▶ **Brief**
Copy the items from the line containing "How large a" through the end of the items, changing "building roof" to "rooftop" and leaving everything else as it is.

▶ **Questions about scenes in images**
++++++

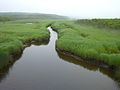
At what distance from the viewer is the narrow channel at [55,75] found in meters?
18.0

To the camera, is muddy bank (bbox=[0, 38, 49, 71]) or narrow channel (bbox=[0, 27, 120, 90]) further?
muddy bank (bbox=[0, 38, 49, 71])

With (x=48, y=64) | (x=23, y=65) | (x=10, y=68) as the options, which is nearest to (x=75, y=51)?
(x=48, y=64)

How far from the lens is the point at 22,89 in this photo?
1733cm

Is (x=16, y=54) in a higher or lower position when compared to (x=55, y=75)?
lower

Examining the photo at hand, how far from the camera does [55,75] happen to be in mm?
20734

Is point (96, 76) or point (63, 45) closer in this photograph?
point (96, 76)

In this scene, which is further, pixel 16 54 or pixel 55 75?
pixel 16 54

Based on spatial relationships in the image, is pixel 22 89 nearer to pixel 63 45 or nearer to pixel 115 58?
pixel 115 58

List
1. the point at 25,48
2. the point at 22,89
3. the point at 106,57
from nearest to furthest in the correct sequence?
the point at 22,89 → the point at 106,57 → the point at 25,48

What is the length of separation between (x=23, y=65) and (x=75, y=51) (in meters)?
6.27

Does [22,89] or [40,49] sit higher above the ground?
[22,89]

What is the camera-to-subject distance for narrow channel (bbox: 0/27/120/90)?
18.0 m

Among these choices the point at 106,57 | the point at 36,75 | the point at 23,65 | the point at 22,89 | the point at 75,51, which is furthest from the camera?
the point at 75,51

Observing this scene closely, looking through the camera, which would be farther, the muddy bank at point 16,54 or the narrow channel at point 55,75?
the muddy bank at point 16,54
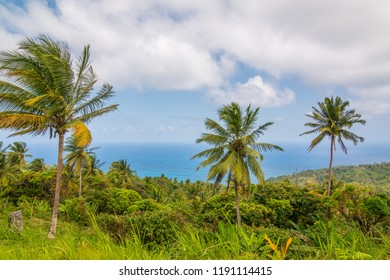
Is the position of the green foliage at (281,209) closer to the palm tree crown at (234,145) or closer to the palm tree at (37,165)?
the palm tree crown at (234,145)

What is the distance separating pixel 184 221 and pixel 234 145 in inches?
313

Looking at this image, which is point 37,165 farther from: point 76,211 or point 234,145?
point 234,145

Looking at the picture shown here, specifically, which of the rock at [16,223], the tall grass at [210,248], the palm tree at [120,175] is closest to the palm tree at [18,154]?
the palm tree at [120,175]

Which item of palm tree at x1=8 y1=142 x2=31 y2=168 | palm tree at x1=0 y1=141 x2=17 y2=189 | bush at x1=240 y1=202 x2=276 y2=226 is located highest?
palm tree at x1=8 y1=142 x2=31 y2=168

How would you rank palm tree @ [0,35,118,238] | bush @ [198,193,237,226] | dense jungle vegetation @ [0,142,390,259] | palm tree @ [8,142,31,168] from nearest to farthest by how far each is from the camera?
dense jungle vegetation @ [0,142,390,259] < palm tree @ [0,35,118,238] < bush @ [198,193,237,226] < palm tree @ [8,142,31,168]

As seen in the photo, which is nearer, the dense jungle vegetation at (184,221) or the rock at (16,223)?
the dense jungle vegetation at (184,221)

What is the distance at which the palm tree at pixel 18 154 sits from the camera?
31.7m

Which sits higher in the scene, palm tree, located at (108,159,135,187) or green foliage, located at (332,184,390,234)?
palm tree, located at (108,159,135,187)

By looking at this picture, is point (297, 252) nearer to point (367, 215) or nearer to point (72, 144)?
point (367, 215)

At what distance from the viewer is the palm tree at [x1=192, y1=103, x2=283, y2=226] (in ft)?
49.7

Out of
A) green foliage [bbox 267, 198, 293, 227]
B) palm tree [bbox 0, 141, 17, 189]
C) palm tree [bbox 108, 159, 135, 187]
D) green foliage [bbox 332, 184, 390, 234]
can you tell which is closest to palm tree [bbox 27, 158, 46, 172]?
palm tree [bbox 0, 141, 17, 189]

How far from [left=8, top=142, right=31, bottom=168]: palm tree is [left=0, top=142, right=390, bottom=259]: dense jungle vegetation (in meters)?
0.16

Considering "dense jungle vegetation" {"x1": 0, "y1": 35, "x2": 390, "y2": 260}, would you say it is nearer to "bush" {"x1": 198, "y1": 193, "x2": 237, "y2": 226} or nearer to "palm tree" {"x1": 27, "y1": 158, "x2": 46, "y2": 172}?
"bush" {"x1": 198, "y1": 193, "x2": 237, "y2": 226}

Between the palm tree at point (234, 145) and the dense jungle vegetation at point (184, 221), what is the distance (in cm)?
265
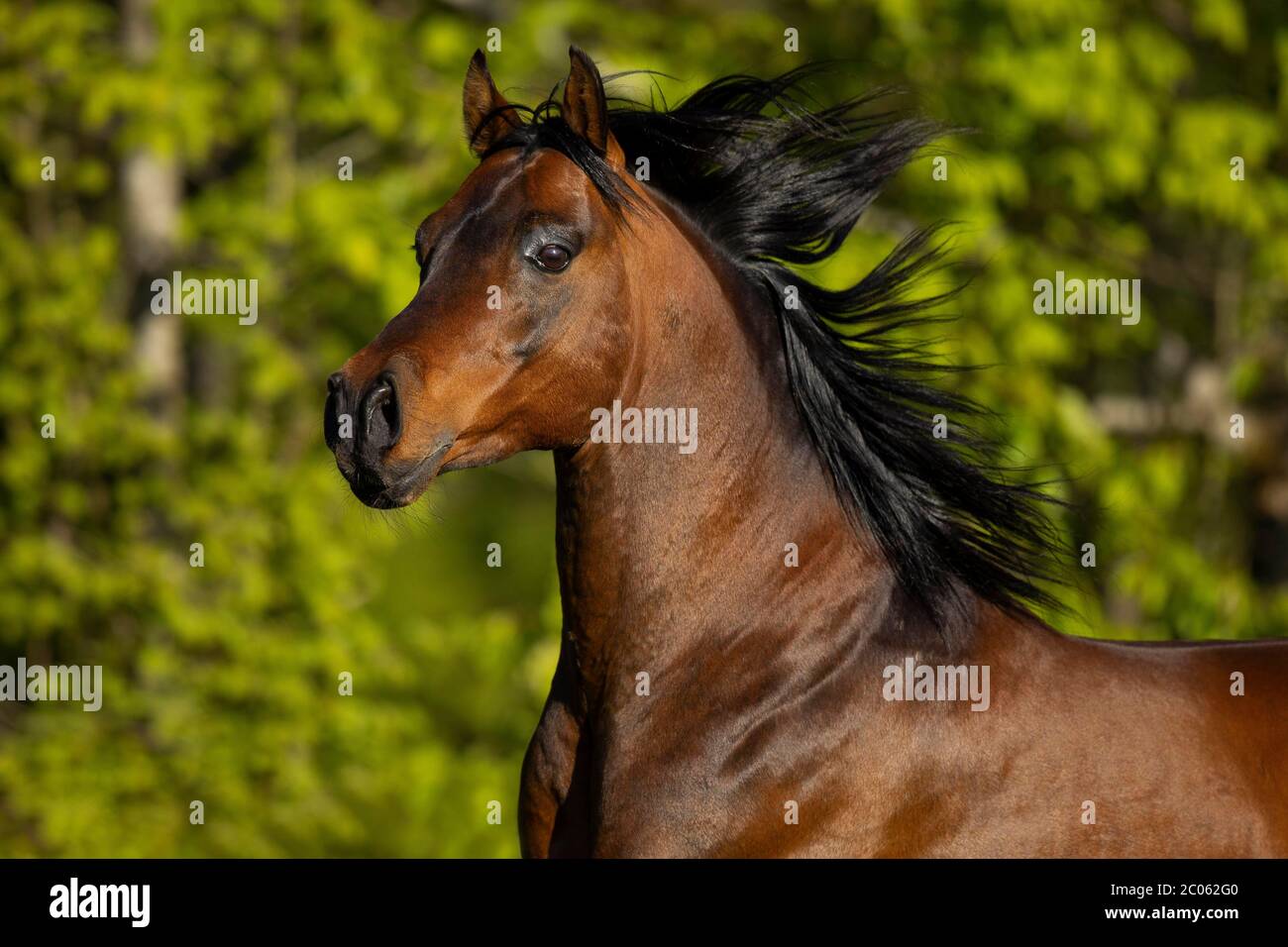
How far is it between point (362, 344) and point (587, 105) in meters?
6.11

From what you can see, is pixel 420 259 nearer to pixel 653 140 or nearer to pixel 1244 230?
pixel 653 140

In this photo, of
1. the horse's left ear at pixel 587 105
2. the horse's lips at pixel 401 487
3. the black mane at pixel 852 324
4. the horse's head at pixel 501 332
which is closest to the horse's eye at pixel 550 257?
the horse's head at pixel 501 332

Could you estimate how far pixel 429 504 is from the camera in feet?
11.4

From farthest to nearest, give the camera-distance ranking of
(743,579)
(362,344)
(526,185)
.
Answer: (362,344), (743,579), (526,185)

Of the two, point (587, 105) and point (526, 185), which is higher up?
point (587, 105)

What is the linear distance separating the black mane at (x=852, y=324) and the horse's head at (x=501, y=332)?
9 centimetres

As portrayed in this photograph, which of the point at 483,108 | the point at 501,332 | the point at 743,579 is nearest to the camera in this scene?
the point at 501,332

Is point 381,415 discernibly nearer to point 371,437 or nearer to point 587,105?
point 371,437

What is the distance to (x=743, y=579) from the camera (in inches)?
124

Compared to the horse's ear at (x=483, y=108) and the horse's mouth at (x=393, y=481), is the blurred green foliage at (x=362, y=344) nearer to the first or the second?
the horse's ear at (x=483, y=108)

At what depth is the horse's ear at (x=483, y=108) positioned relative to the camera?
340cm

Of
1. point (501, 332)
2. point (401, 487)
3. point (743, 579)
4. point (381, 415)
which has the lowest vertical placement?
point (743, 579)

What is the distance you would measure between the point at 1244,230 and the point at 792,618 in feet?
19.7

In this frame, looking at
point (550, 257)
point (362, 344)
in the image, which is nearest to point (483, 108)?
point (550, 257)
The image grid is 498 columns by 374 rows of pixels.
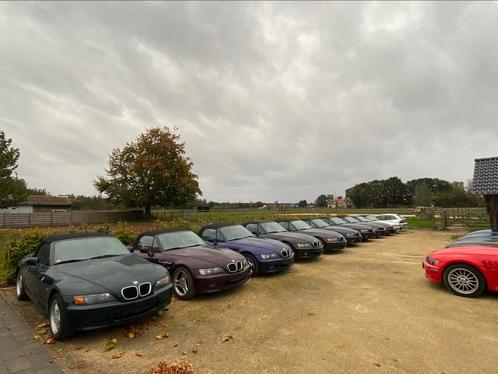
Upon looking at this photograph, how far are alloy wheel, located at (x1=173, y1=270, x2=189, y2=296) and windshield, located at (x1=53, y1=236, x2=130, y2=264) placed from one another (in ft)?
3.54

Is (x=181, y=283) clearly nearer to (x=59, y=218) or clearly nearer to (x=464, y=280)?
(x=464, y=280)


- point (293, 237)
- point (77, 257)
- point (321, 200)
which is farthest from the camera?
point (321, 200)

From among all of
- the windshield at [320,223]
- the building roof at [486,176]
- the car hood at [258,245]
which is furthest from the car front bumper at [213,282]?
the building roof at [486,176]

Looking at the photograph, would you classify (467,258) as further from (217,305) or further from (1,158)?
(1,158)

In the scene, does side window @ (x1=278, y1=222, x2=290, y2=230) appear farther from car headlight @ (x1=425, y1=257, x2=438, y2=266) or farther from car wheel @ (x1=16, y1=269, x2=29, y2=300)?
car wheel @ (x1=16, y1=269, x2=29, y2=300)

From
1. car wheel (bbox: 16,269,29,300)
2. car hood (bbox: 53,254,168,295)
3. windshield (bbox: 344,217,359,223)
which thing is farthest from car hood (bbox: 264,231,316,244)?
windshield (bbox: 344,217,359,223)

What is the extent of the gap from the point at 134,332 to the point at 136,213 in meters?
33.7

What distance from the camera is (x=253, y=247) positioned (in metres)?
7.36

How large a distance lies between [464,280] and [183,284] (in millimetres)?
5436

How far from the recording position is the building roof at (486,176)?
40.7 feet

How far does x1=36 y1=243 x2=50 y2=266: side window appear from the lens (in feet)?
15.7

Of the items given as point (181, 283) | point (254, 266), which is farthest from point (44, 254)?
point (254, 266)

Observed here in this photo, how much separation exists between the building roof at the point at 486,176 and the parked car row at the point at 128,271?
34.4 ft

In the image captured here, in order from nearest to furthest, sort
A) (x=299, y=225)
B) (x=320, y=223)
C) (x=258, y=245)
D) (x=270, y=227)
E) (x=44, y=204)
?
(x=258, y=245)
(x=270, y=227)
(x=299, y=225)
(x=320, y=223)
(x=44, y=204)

++++++

▶ **Worked solution**
How large a distance lies between [464,280] and [183,284] (in millimetres)?
5436

How far from the recording position is the rooftop at (486,176)?
40.7 feet

How far does x1=36 y1=243 x2=50 y2=266: side window appear from the lens (in feet)?
15.7

Of the items given as point (181, 283) | point (254, 266), which is farthest from point (44, 254)?
point (254, 266)

Observed here in this photo, how much separation exists between the rooftop at the point at 486,176 and the parked car row at the point at 128,271?
34.4 ft

In the image captured here, in order from nearest to furthest, sort
A) (x=299, y=225)
B) (x=320, y=223)
C) (x=258, y=245)
D) (x=270, y=227)
E) (x=44, y=204)
?
(x=258, y=245)
(x=270, y=227)
(x=299, y=225)
(x=320, y=223)
(x=44, y=204)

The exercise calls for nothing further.